Recently we faced an issue how to fairly distribute computational resources for our imaging service using Celery. The imaging service does some basic operations with image like resize. We chose Celery to distribute work among our workers. The service works with chunks of 1000 images that is processed in batch.
We wanted to avoid situation where one large client uses all processors on a worker and other smaller clients would have to wait. To achieve this we needed to create special queue for each client. Celery worker then takes tasks from all queues in round robin fashion. The problem is that we do not know what clients will be using our service in future and thus we needed to add queues for them dynamically. To dynamically add new queue and more consumer for it call following method:
from ..celery import celery as celery_app
def establish_celery_queue(image_domain, destination_workers: list):
celery_app.control.add_consumer(
queue="domain_{}".format(image_domain),
exchange='celery',
routing_key=image_domain,
reply=True, # wait for consumers to be properly created
destination=destination_workers, # notify only specific workers
options={
'queue_durable': True,
'exchange_durable': True,
'auto_delete': False,
},
)
This function just uses function app.control.add_consumer that notifies worker to start listening from queue that identifies our client, e.g. “domain_eshop.com”. Only thing we need is to call this function whenever we get message from client we don’t know (we can have it stored in set for example).
This works great but if the application is restarted we are not connected to the queues until some new message from this particular client comes.
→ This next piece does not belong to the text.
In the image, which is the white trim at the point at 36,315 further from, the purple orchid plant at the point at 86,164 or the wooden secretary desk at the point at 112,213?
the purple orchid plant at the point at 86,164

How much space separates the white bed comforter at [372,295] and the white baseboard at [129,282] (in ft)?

We need to automatically add all consumers on start of the service. To know what queues are already in rabbit we need to look in a rabbit management and get their names from there. We’ve used python library PyRabbit that allows access to Rabbit management api (don’t forget to add management role to the user you are accessing Rabbit). Every application startup just call method connect_domain_queues and it will add all consumers from previous instance.
from pyrabbit.api import Client
def connect_domain_queues(host, management_port, login, password,
virtual_host, destination_workers):
client = Client("{}:{}".format(host, port), login, password)
for queue in client.get_queues(virtual_host):
if queue["name"].startswith("domain_"):
domain = queue["name"][len("domain_"):]
establish_celery_queue(domain, destination_workers)
This recipe allows to have multiple clients where larger clients do not block smaller one.